The answer to that depends on the type of disease they have. I have been talking here at the MIRCIM about the urgent need to stratify GCA.

There are patients with GCA who have easy-to-treat disease, which we call remitting disease. These are patients who have cranial GCA overall. You start them on steroids and you can gradually taper off the steroids in ~18 months—18 months to 2-year time without any problems.

Unfortunately there is a group of patients with GCA when we do the disease stratification, [that is, those] who do not have remitting disease. These are who we call relapsing patients or refractory patients, or patients who have suffered ischemic sight loss, or patients who get side effects from the corticosteroids. We have a problem with this group of patients in continuing with the steroid treatment without controlling the disease or giving them more side effects. These are the patients where we really need to consider the addition of other medications, in addition to the steroids, like leflunomide; methotrexate; and biologic disease-modifying antirheumatic drugs (DMARDs), such as tocilizumab; and now new medications that are coming on stream, such as sarilumab.

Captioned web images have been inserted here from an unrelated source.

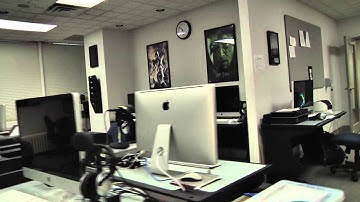 Communication and Media Arts Department Promotional Video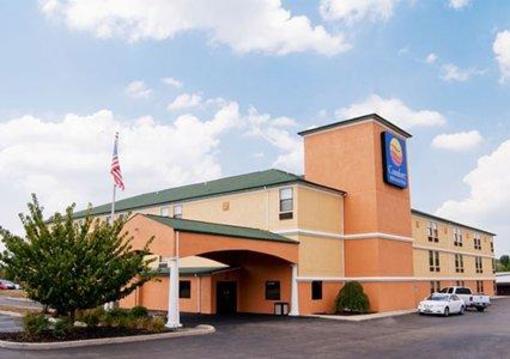 фото отеля Comfort Inn & Suites Cincinnati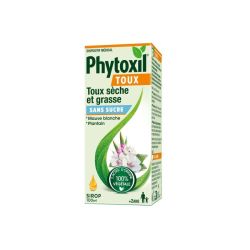 Phytoxil Toux Ss Suc Fl100Ml 1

Essentially the answer to your question is that if you have [patients with] remitting disease, you can get them off steroids in 18 months, whereas more difficult-to-treat patients may require longer treatment.

While we are doing that, we should be monitoring them with ultrasonography and other investigations such as a fluorodeoxyglucose (FDG)-positron emission tomography (PET) scan or magnetic resonance imaging (MRI) scan for vascular damage. This is very, very important because many of these patients actually get aortic involvement. They get involvement of the segments of the aorta: the ascending aorta, the arch of the aorta, the descending aorta. You need to monitor these patients not only clinically but also using imaging such as echocardiography, large vessel vascular ultrasonography, FDG-PET, or MRI.